The results found here are consistent with the preponderance of evidence from other studies on the cross-cultural validity of GMA. Apart from the obvious example of language bias, there is little or no evidence of population-specific cultural effects. For example, Sternberg et al. (2001) found that GMA in 12- to 15-year-old Kenyans predicted school grades at about the same level as they do in the West with a mean r = 0.40 (p < 0.001). Rushton et al. (2004) found that GMA predicted university performance equally well in African and non-African engineering students in South Africa (r ~ 0.30; p < 0.05). Salgado et al. (2003) demonstrated the international generalizability of GMA across 10 member countries of the European Community (EC), thus contradicting the view that criterion-related validity is moderated by differences in a nation’s culture, religion, language, socioeconomic level or employment legislation. He found that scores predicted job performance ratings at r = 0.62 and training success at r = 0.54.
Twin designs are an underused resource in the human sciences (Segal 2000; Bouchard & McGue 2003). The present study demonstrates their usefulness in showing that a similar transaction of genetic and non-genetic influence applies across a wide range of population groups growing up in diverse cultures. There appears to be a set of human psychological adaptations underlying the cognitive problem solving required for the type of GMA test used here, with individual and group differences comprising normal variants.
[Note : Above is a picture showing the correlations between g-loadings, derived from Twin and Roma item-total score correlation, with heritability, shared environmentality, and non-shared environmentality. Unfortunately, Rushton never reported these numbers in his text, so I downloaded the supplemental data (available here) and correlated the aforementioned variables by copy pasting the numbers into an SPSS spreadsheet (available at request).
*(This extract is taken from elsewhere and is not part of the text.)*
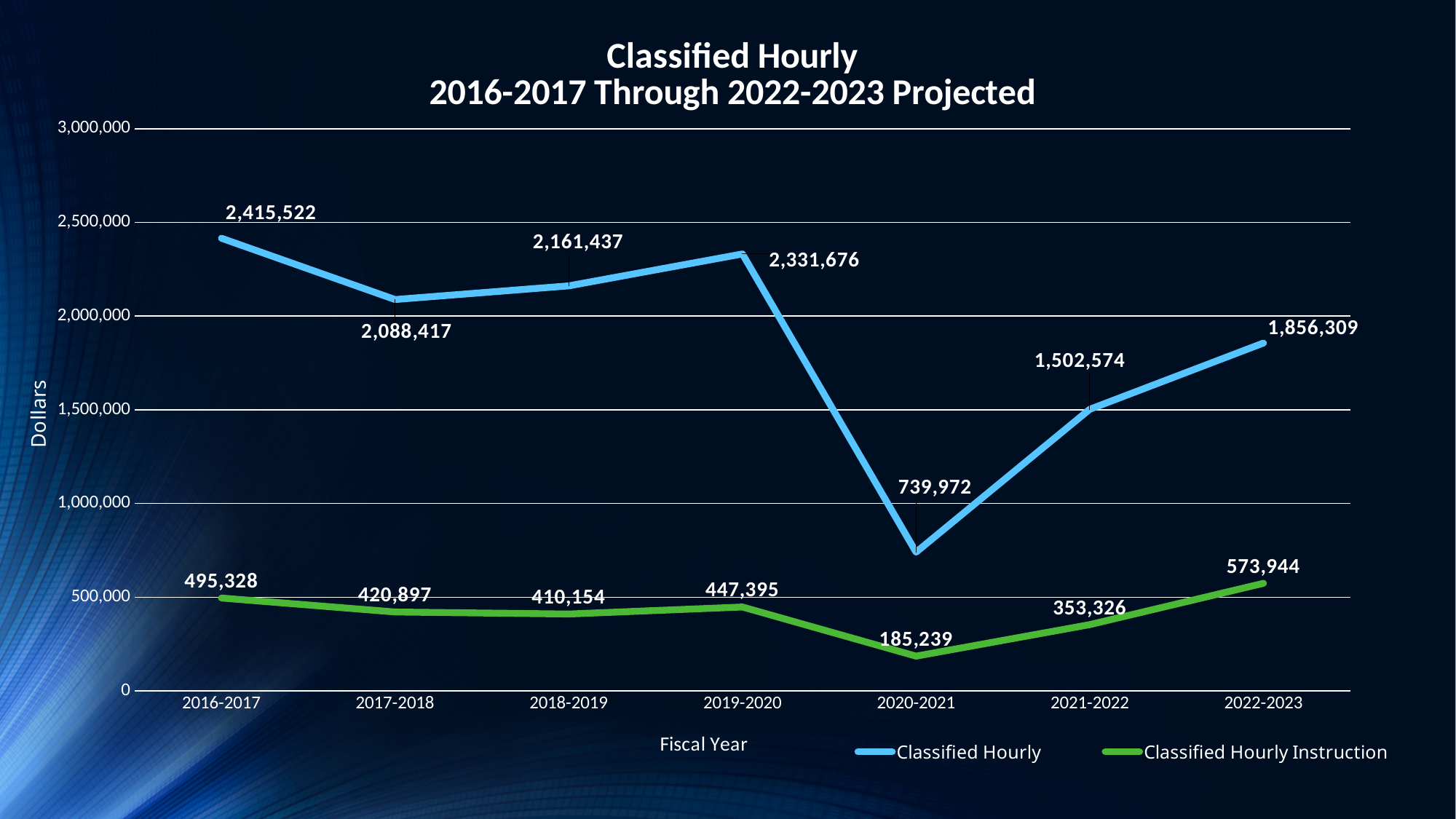
What is the difference between the Classified Hourly and Classified Hourly Instruction values in 2016-2017? 1,920,194 Is the Classified Hourly value for 2020-2021 greater or less than 1,000,000? less How many fiscal years are plotted on the x axis? 7 What is the Classified Hourly Instruction value for 2020-2021? 185,239 What is the Classified Hourly value for 2016-2017? 2,415,522 By how much did the Classified Hourly value drop from 2019-2020 to 2020-2021? 1,591,704 What kind of chart is shown on the slide? Line chart Which fiscal year has the lowest Classified Hourly Instruction value? 2020-2021 Which is larger, the Classified Hourly Instruction value for 2022-2023 or for 2016-2017? 2022-2023 What is the Classified Hourly value for 2022-2023? 1,856,309 Which fiscal year has the highest Classified Hourly value? 2016-2017 How many series does the legend list? 2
I displayed the Spearman correlations because they are known to be more robust to outliers, as there were positive correlations between g and c² in Pearson but not using Spearman. The lack of relationship between shared environmentality and g-loadings along with the non-trivial relationship between g-loadings and heritability gives some support for the genetic g hypothesis, although g and e² remain correlated (using partial correlations to control for reliability, or test-retest r, leaves these results unaffected). This was more or less consistent with my previous analysis of Jensen effect on the Wechsler's scale (except I wasn't able to demonstrate a g-e² correlation). The question of 'strong inferences' is another matter, however. Finally, Rushton's analysis has been criticized by Wicherts & Johnson, 2009, but Rushton & Jensen, 2010, replied in turn.]